Para desvendar o processo de edição do Meia Hora, o cineasta Angelo Defanti entrevistou a equipe de produção, os idealizadores, a filha do antigo proprietário e dois pesquisadores de Comunicação, os professores Muniz Sodré e Sylvia Moretzsohn. O resultado é o documentário Meia hora e as manchetes que viram manchete, de 78 minutos, que seleciona as principais capas, com os títulos mais polêmicos e suscita o debate sobre os jornais populares e seus truques para conquistar o leitor.

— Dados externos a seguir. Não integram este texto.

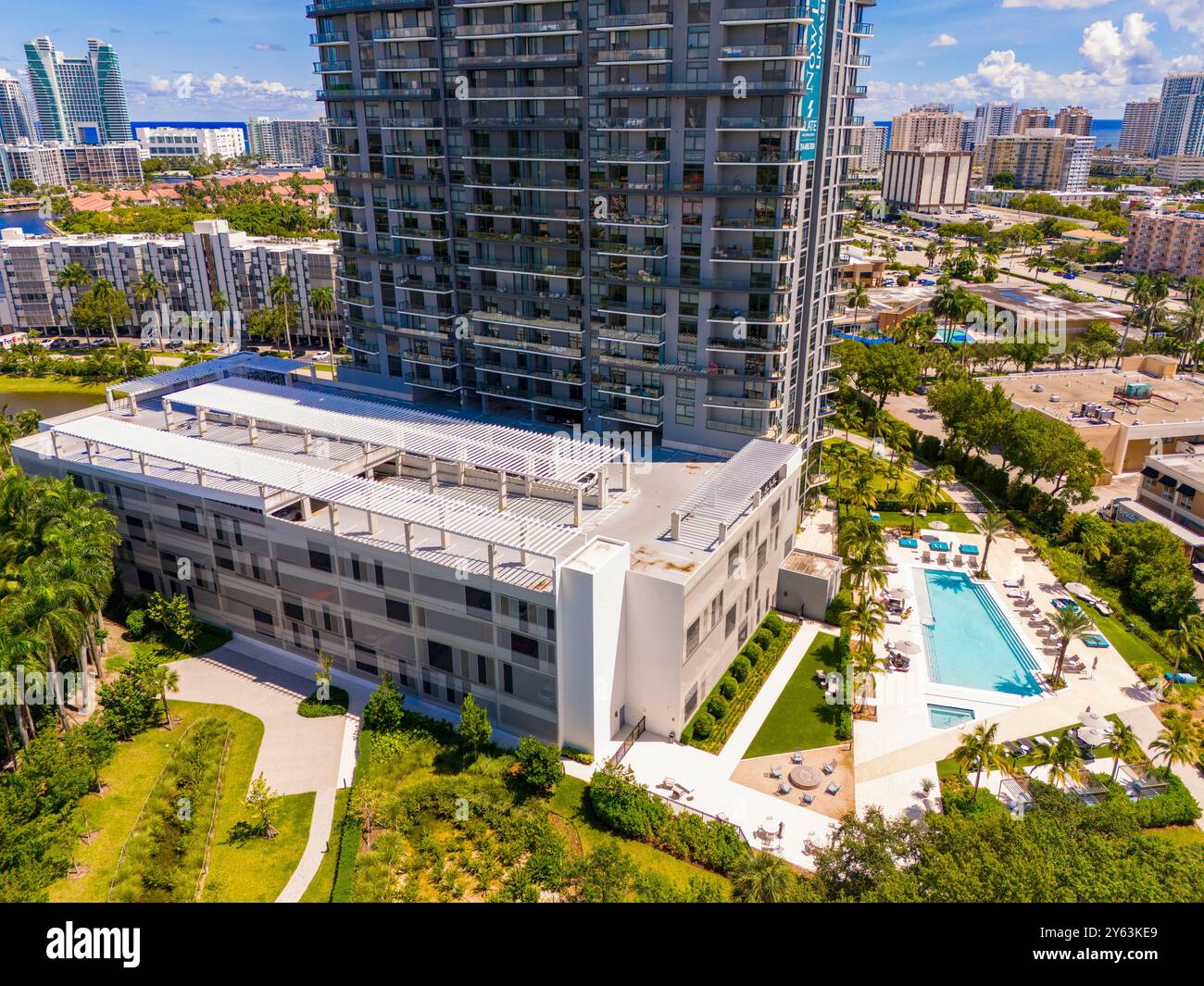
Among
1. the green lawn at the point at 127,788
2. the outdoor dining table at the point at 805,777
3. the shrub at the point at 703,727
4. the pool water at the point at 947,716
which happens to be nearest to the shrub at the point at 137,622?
the green lawn at the point at 127,788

Os depoimentos da dupla de editores Humberto Tziolas e Henrique de Freitas – ambos jornalistas com origem de classe média e formados pela Universidade Federal Fluminense – dão a entender uma certa naturalidade na escolha das manchetes espalhafatosas, como se a sátira estivesse contida no mundo cão retratado pelo jornal. Assim, a morte de um ladrão, traficante ou estuprador ganharia contornos de alívio para a sociedade. Exaltam-se indiretamente os atos de extermínio no combate ao crime, mas apenas nos casos restritos a comunidades pobres. Em 2008, a declaração do comandante de batalhão de que a PM seria “o melhor inseticida social” inspirou a seguinte manchete: “Bopecida, O Inseticida da Polícia – Terrível contra os marginais”. Ao lado o desenho de um frasco com a sigla SBPM. Era como se a Polícia Militar assumisse o papel de dedetizar as favelas e livrá-las de vermes e insetos. Nenhuma palavra de questionamento à ação policial na execução sumária de suspeitos. Parecem ressuscitar a famosa frase dos tempos do Esquadrão da Morte, segundo a qual “bandido bom é bandido morto”.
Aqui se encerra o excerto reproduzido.